3/ je pense qu’une structure privée validée par le mouvement sportif serait le mieux. Il faut que ça reste dans les mains de Pierre Sallet, car c’est quelqu’un d’intègre et d’honnête, dont la seule motivation est de rendre le sport plus équitable.

4/ En soit, le suivi AFT n’a rien d’extraordinaire, en mettant en corrélation : valeurs physiologiques, biologique et de performance, il éclaire le grand publique sur une éventuelle conduite dopante. Il n’a pas valeur de contrôle positive, ne remplace pas les contrôles antidopages, mais est complémentaire.
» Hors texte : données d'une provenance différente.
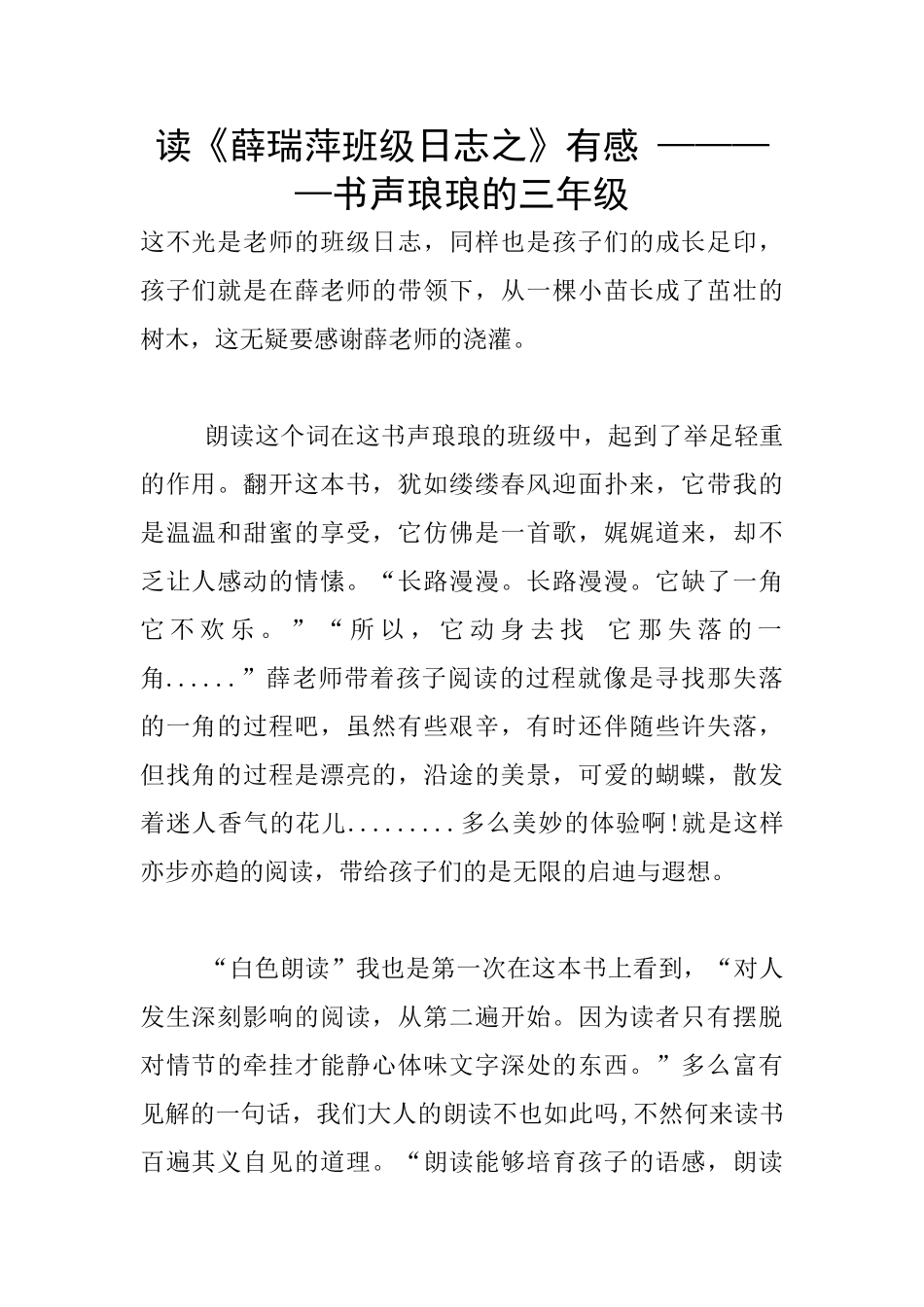 读《薛瑞萍班级日志之》有感 ————书声琅琅的三年级

这不光是老师的班级日志，同样也是孩子们的成长足印，孩子们就是在薛老师的带领下，从一棵小苗长成了茁壮的树木，这无疑要感谢薛老师的浇灌。

朗读这个词在这书声琅琅的班级中，起到了举足轻重的作用。翻开这本书，犹如缕缕春风迎面扑来，它带我的是温温和甜蜜的享受，它仿佛是一首歌，娓娓道来，却不乏让人感动的情愫。“长路漫漫。长路漫漫。它缺了一角它不欢乐。”“所以，它动身去找 它那失落的一角......”薛老师带着孩子阅读的过程就像是寻找那失落的一角的过程吧，虽然有些艰辛，有时还伴随些许失落，但找角的过程是漂亮的，沿途的美景，可爱的蝴蝶，散发着迷人香气的花儿.........多么美妙的体验啊!就是这样亦步亦趋的阅读，带给孩子们的是无限的启迪与遐想。

“白色朗读”我也是第一次在这本书上看到，“对人发生深刻影响的阅读，从第二遍开始。因为读者只有摆脱对情节的牵挂才能静心体味文字深处的东西。”多么富有见解的一句话，我们大人的朗读不也如此吗,不然何来读书百遍其义自见的道理。“朗读能够培育孩子的语感，朗读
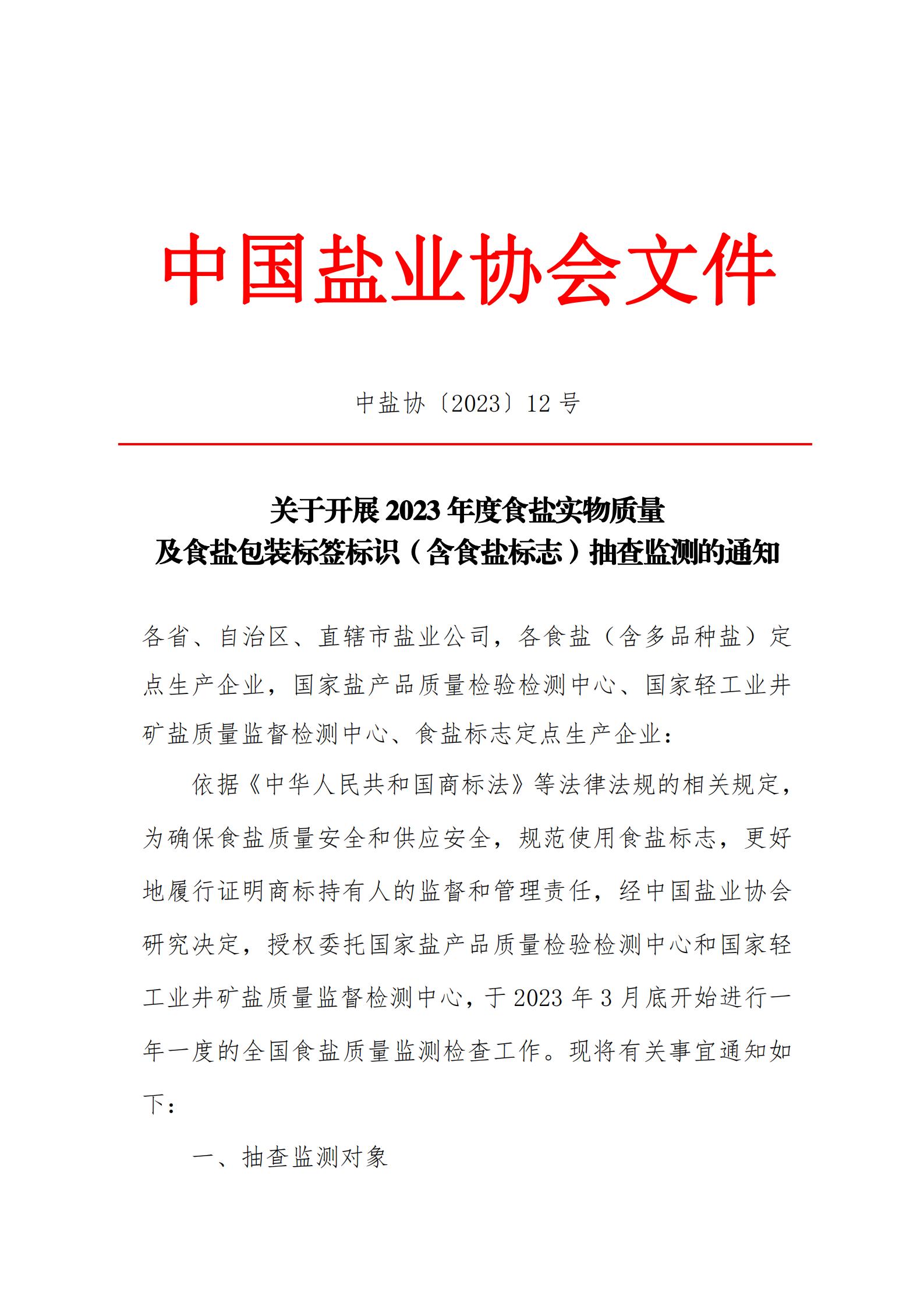 中国盐业协会文件

中盐协〔2023〕12号

关于开展2023年度食盐实物质量
及食盐包装标签标识（含食盐标志）抽查监测的通知

各省、自治区、直辖市盐业公司，各食盐（含多品种盐）定点生产企业，国家盐产品质量检验检测中心、国家轻工业井矿盐质量监督检测中心、食盐标志定点生产企业：

依据《中华人民共和国商标法》等法律法规的相关规定，为确保食盐质量安全和供应安全，规范使用食盐标志，更好地履行证明商标持有人的监督和管理责任，经中国盐业协会研究决定，授权委托国家盐产品质量检验检测中心和国家轻工业井矿盐质量监督检测中心，于2023年3月底开始进行一年一度的全国食盐质量监测检查工作。现将有关事宜通知如下：

一、抽查监测对象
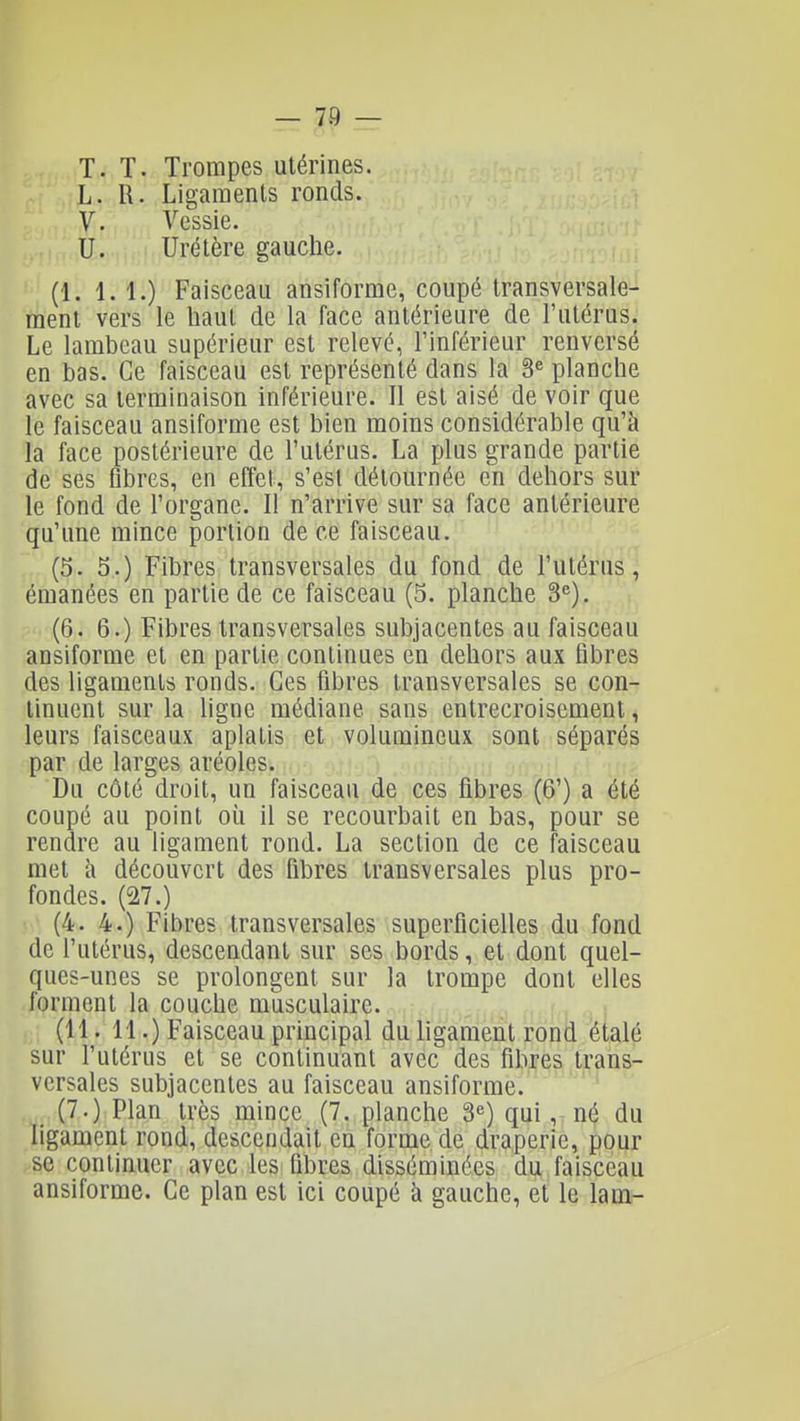 — 79 —

T. T. Trompes utérines.
L. R. Ligaments ronds.
V. Vessie.
U. Urétère gauche.

(1. 1. 1.) Faisceau ansiforme, coupé transversalement vers le haut de la face antérieure de l'utérus. Le lambeau supérieur est relevé, l'inférieur renversé en bas. Ce faisceau est représenté dans la 3e planche avec sa terminaison inférieure. Il est aisé de voir que le faisceau ansiforme est bien moins considérable qu'à la face postérieure de l'utérus. La plus grande partie de ses fibres, en effet, s'est détournée en dehors sur le fond de l'organe. Il n'arrive sur sa face antérieure qu'une mince portion de ce faisceau.

(5. 5.) Fibres transversales du fond de l'utérus, émanées en partie de ce faisceau (5. planche 3e).

(6. 6.) Fibres transversales subjacentes au faisceau ansiforme et en partie continues en dehors aux fibres des ligaments ronds. Ces fibres transversales se continuent sur la ligne médiane sans entrecroisement, leurs faisceaux aplatis et volumineux sont séparés par de larges aréoles.

Du côté droit, un faisceau de ces fibres (6') a été coupé au point où il se recourbait en bas, pour se rendre au ligament rond. La section de ce faisceau met à découvert des fibres transversales plus profondes. (27.)

(4. 4.) Fibres transversales superficielles du fond de l'utérus, descendant sur ses bords, et dont quelques-unes se prolongent sur la trompe dont elles forment la couche musculaire.

(11. 11.) Faisceau principal du ligament rond étalé sur l'utérus et se continuant avec des fibres transversales subjacentes au faisceau ansiforme.

(7.) Plan très mince (7. planche 3e) qui, né du ligament rond, descendait en forme de draperie, pour se continuer avec les fibres disséminées du faisceau ansiforme. Ce plan est ici coupé à gauche, et le lam-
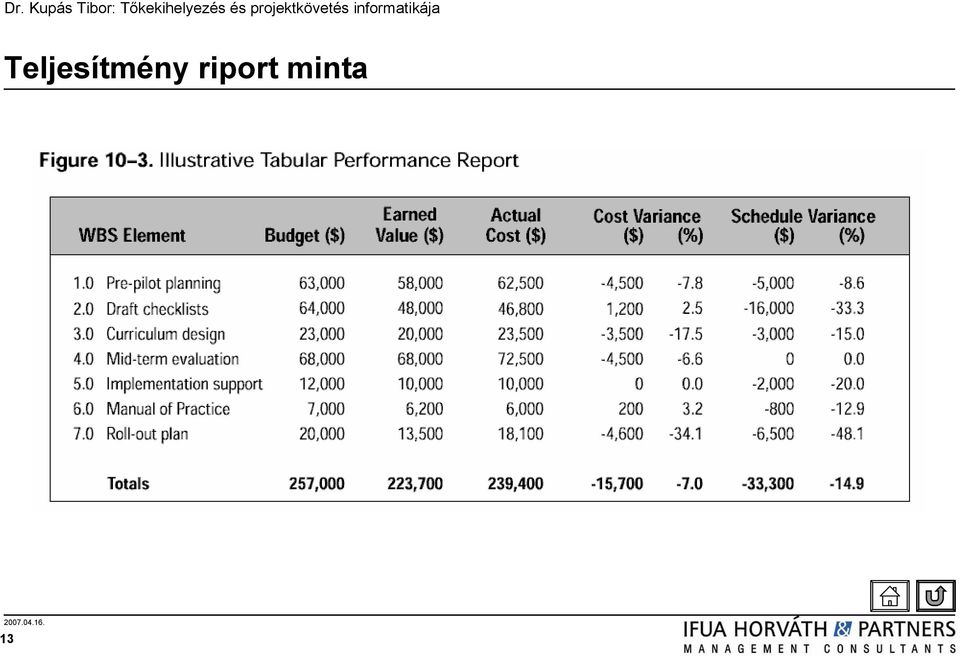 Dr. Kupás Tibor: Tőkekihelyezés és projektkövetés informatikája

Teljesítmény riport minta

Figure 10–3. Illustrative Tabular Performance Report

| WBS Element | Budget ($) | Earned Value ($) | Actual Cost ($) | Cost Variance ($) | Cost Variance (%) | Schedule Variance ($) | Schedule Variance (%) |
|---|---|---|---|---|---|---|---|
| 1.0 Pre-pilot planning | 63,000 | 58,000 | 62,500 | -4,500 | -7.8 | -5,000 | -8.6 |
| 2.0 Draft checklists | 64,000 | 48,000 | 46,800 | 1,200 | 2.5 | -16,000 | -33.3 |
| 3.0 Curriculum design | 23,000 | 20,000 | 23,500 | -3,500 | -17.5 | -3,000 | -15.0 |
| 4.0 Mid-term evaluation | 68,000 | 68,000 | 72,500 | -4,500 | -6.6 | 0 | 0.0 |
| 5.0 Implementation support | 12,000 | 10,000 | 10,000 | 0 | 0.0 | -2,000 | -20.0 |
| 6.0 Manual of Practice | 7,000 | 6,200 | 6,000 | 200 | 3.2 | -800 | -12.9 |
| 7.0 Roll-out plan | 20,000 | 13,500 | 18,100 | -4,600 | -34.1 | -6,500 | -48.1 |
| Totals | 257,000 | 223,700 | 239,400 | -15,700 | -7.0 | -33,300 | -14.9 |

2007.04.16.
13

IFUA HORVÁTH & PARTNERS
MANAGEMENT CONSULTANTS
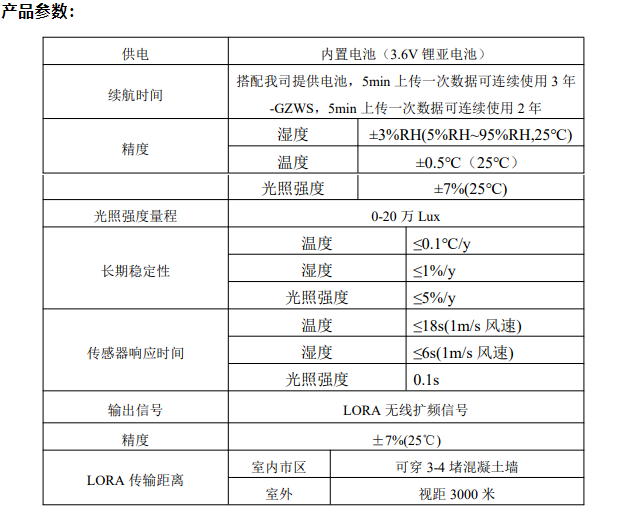 产品参数：

| 供电 | 内置电池（3.6V 锂亚电池） | |
|---|---|---|
| 续航时间 | 搭配我司提供电池，5min 上传一次数据可连续使用 3 年 -GZWS，5min 上传一次数据可连续使用 2 年 | |
| 精度 | 湿度 | ±3%RH(5%RH~95%RH,25°C) |
| | 温度 | ±0.5°C（25°C） |
| | 光照强度 | ±7%(25°C) |
| 光照强度量程 | 0-20 万 Lux | |
| 长期稳定性 | 温度 | ≤0.1°C/y |
| | 湿度 | ≤1%/y |
| | 光照强度 | ≤5%/y |
| 传感器响应时间 | 温度 | ≤18s(1m/s 风速) |
| | 湿度 | ≤6s(1m/s 风速) |
| | 光照强度 | 0.1s |
| 输出信号 | LORA 无线扩频信号 | |
| 精度 | ±7%(25℃) | |
| LORA 传输距离 | 室内市区 | 可穿 3-4 堵混凝土墙 |
| | 室外 | 视距 3000 米 |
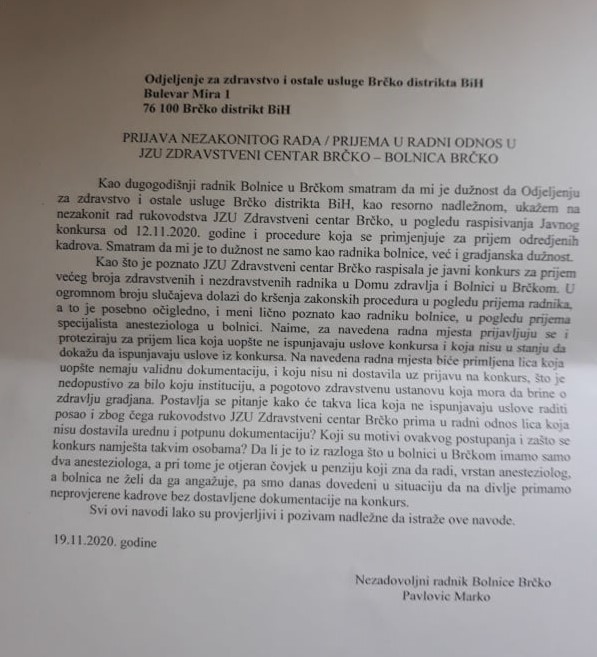 Odjeljenje za zdravstvo i ostale usluge Brčko distrikta BiH
Bulevar Mira 1
76 100 Brčko distrikt BiH

PRIJAVA NEZAKONITOG RADA / PRIJEMA U RADNI ODNOS U JZU ZDRAVSTVENI CENTAR BRČKO – BOLNICA BRČKO

Kao dugogodišnji radnik Bolnice u Brčkom smatram da mi je dužnost da Odjeljenju za zdravstvo i ostale usluge Brčko distrikta BiH, kao resorno nadležnom, ukažem na nezakonit rad rukovodstva JZU Zdravstveni centar Brčko, u pogledu raspisivanja Javnog konkursa od 12.11.2020. godine i procedure koja se primjenjuje za prijem odredjenih kadrova. Smatram da mi je to dužnost ne samo kao radnika bolnice, već i gradjanska dužnost.

Kao što je poznato JZU Zdravstveni centar Brčko raspisala je javni konkurs za prijem većeg broja zdravstvenih i nezdravstvenih radnika u Domu zdravlja i Bolnici u Brčkom. U ogromnom broju slučajeva dolazi do kršenja zakonskih procedura u pogledu prijema radnika, a to je posebno očigledno, i meni lično poznato kao radniku bolnice, u pogledu prijema specijalista anesteziologa u bolnici. Naime, za navedena radna mjesta prijavljuju se i proteziraju za prijem lica koja uopšte ne ispunjavaju uslove konkursa i koja nisu u stanju da dokažu da ispunjavaju uslove iz konkursa. Na navedena radna mjesta biće primljena lica koja uopšte nemaju validnu dokumentaciju, i koju nisu ni dostavila uz prijavu na konkurs, što je nedopustivo za bilo koju instituciju, a pogotovo zdravstvenu ustanovu koja mora da brine o zdravlju gradjana. Postavlja se pitanje kako će takva lica koja ne ispunjavaju uslove raditi posao i zbog čega rukovodstvo JZU Zdravstveni centar Brčko prima u radni odnos lica koja nisu dostavila urednu i potpunu dokumentaciju? Koji su motivi ovakvog postupanja i zašto se konkurs namješta takvim osobama? Da li je to iz razloga što u bolnici u Brčkom imamo samo dva anesteziologa, a pri tome je otjeran čovjek u penziju koji zna da radi, vrstan anesteziolog, a bolnica ne želi da ga angažuje, pa smo danas dovedeni u situaciju da na divlje primamo neprovjerene kadrove bez dostavljene dokumentacije na konkurs.

Svi ovi navodi lako su provjerljivi i pozivam nadležne da istraže ove navode.

19.11.2020. godine

Nezadovoljni radnik Bolnice Brčko
Pavlovic Marko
Ce qui est nouveau en revanche et qui me parait être un grand pas dans la lutte antidopage c’est la levée du secret médical. A vrai dire, je n’ai jamais vraiment saisi toute la subtilité du secret. Pour moi un athlète malade qui prend des produits interdits se repose et ne prend pas part aux compétitions, si sa maladie est particulière et lui permet de faire une activité physique intense (je ne sais pas, je pense aux diabétiques, aux asthmatiques, peu importe), pourquoi se cacher alors que concilier sport et une telle maladie ne peut être que plus méritant aux yeux de tous, et puis c’est un super exemple pour tous les autres malades inactifs du même type.
Je crois surtout que le secret médical fait le jeu des tricheurs et des médecins complaisants, qui à grand coup d’AUT (autorisations thérapeutiques) permet un dopage licite. Quand on sait qu'il y a eu probablement dans la derniere décennie des justifications thérapeutiques (AUT d'aujourd'hui), qui sont sûrements encore d'actualitées.
Ne rien avoir à cacher devrait être une condition nécessaire pour obtenir un passeport sportif.